(STATED GOAL 1)
According to the excerpt about José Andrés and FEMA, how many hot meals had World Central Kitchen served in Puerto Rico?

'Enjoy your meal. Trump is Satan!' ... 'Enjoy your meal. Trump is Satan...'
Now that Washington DC chef José Andrés and his charity, World Central Kitchen, have served over 2.3 million hot meals in Puerto Rico, the operation is beginning to wind down, shifting emphasis from mass feeding operations across the island to running kitchens in the hardest-hit communities.
But don't let all the praise being heaped on José Andrés fool you -- the folks at the Federal Emergency Management Agency aren't pleased with him at all, because, as one official complained to Buzzfeed, Andrés is really just a businessman trying to make himself look like a do-gooder, and worse, he has said bad things about FEMA and the Trump administration, and that is really quite a big shame considering all the great work the administration has accomplished in Puerto Rico. You see, according to Marty Bahamonde, the director of FEMA's disaster operations division, Andrés is merely "a "colorful guy who gets a lot of exposure" and "a businessman looking for stuff to promote his business." Yes, that's someone from the Trump administration complaining that a businessman is out to promote his business. Buzzfeed didn't mention whether the interview with Bahamonde was conducted at the Trump International Hotel in DC, the Trump Bedminster golf resort, or at the Trump Handi-Storage just off Exit 347.
Said a clearly disappointed Bahamonde,
He was very critical of us publicly and we were disappointed he took that approach [...] We had a good working relationship, and we paid him a lot of money to do that work. It wasn’t volunteer work — so we were disappointed in some of his public comments.

(STATED GOAL 2)
Tally the lines of the records that contain the string "pixel". Output the count alone.

(MATERIAL FOR THE TASK)

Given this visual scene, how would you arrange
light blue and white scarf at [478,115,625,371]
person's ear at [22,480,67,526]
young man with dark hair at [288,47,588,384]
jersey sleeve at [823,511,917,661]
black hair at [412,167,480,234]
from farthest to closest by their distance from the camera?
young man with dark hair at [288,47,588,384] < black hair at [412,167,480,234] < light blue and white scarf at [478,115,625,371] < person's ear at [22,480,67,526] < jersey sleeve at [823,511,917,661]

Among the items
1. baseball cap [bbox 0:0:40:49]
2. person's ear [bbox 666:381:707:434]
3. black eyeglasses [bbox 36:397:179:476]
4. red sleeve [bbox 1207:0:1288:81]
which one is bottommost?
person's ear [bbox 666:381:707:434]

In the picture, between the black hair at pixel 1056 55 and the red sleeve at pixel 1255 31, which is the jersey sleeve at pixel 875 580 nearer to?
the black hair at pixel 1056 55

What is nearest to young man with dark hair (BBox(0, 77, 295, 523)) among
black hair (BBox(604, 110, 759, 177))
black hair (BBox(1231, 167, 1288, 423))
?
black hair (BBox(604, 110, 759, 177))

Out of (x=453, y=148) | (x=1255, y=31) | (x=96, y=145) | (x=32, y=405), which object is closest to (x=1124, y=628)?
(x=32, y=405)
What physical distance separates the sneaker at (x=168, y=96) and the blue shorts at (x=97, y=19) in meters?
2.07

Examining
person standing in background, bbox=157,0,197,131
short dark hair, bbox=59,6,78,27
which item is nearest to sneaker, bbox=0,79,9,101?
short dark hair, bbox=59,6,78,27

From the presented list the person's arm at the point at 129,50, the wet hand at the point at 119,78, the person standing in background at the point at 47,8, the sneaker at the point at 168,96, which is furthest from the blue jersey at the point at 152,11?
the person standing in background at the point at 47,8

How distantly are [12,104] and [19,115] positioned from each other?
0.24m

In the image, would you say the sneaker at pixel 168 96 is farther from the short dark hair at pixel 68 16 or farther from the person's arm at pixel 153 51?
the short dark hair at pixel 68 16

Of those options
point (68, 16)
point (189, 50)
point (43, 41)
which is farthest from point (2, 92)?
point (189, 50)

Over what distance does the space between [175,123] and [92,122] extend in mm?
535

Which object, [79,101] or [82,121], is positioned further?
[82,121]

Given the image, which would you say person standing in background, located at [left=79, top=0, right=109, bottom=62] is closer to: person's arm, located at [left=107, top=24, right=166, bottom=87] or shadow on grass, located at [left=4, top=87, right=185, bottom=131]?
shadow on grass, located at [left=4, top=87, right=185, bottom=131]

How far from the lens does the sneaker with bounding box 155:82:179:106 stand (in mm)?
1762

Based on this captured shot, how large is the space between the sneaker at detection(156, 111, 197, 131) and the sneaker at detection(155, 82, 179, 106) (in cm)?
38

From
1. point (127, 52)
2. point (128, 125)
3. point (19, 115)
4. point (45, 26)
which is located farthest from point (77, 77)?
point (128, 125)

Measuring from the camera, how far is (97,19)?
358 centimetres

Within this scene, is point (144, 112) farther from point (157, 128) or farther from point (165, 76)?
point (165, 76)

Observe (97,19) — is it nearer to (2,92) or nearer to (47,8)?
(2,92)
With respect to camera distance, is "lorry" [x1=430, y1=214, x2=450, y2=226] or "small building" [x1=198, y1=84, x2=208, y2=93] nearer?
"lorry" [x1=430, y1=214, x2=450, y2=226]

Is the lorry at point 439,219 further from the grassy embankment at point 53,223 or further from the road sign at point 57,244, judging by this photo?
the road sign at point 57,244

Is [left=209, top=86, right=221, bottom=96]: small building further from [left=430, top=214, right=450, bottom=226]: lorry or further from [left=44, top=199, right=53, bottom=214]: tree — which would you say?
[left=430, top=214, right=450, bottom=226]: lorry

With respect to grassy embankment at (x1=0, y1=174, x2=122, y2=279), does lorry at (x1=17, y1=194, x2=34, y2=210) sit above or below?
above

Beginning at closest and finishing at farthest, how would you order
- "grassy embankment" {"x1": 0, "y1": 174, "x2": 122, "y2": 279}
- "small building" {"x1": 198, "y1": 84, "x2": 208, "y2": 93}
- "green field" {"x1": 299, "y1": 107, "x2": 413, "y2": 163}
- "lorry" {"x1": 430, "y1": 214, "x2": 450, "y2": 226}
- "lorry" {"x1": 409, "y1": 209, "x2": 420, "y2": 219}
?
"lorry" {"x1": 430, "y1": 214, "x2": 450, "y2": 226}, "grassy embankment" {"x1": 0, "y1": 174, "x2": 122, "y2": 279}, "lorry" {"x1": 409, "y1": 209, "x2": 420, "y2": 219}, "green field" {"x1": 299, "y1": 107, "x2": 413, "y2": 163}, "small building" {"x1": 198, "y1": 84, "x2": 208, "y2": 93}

(EXERCISE RESPONSE 1)
Over 2.3 million.

(EXERCISE RESPONSE 2)
4